I’ve been convinced for quite a while now that Fat Rascal Theatre, the company which created Buzz:A New Musical and Tom and Bunny Save the World, might be the saviour of British comedy musicals. I’m convinced all over again watching their new festive offering Beauty and the Beast: A Musical Parody.
On at the King’s Head Theatre in Islington until January 6th, Beauty and the Beast is a gender reversed take on the Disney classic. It follows the bookish and delicate hero Beau who spends his days in a small french town reading and dreaming of a better life. When his mother Maureen is captured by Beast (who in this show is female) Beau offers to take her place as Beast’s prisoner.

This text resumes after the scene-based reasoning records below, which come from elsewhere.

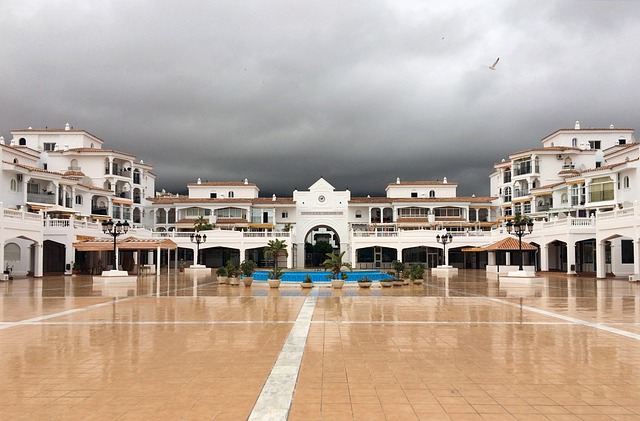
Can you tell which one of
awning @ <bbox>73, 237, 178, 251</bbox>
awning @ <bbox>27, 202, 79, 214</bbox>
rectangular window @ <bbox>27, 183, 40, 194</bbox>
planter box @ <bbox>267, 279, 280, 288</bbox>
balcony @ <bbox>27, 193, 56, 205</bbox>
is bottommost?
planter box @ <bbox>267, 279, 280, 288</bbox>

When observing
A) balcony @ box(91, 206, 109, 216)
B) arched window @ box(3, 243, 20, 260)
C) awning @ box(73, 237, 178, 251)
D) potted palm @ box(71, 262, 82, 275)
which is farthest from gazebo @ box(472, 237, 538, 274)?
balcony @ box(91, 206, 109, 216)

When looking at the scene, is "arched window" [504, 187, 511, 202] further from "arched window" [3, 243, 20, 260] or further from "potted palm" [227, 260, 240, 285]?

Thus, setting in motion the tale as old as time which we all know so well and exactly as we remember it from our childhood – sort of.

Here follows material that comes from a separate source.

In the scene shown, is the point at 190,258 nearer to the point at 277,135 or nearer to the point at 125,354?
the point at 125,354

As in all of Fat Rascal’s work the humour is smart and dry, an intelligent satirisation of fairytales, the patriarchy and the musical genre itself. What makes Beauty and the Beast special is that it does all this without ever feeling cruel or condescending. It doesn’t have a superiority complex and, although there are plenty of moments which classify as decidedly not safe for work, it’s wholesome and friendly. Despite their flaws you love these characters, and are rooting for them as much as in any Disney film.
This is aided in part by the production’s diligent adherence to the 1991 original. The familiar music and characters mean that it really feels like a Disney-like, without ever undermining the core messages. The likes of ‘Have a Brunch’ which replaces “Be Our Guest” and “Siobhan” which parodies “Gaston” are brilliant, but the line of the year has to be “Like a long awaited turd” in the show’s contemporary take on the classic “A Tale As Old As Time”.
Beauty and the Beast is a show with a lesson to teach but that doesn’t mean it’s not still heartwarming, fun and thoroughly enjoyable. I can’t wait to see what Fat Rascal do next.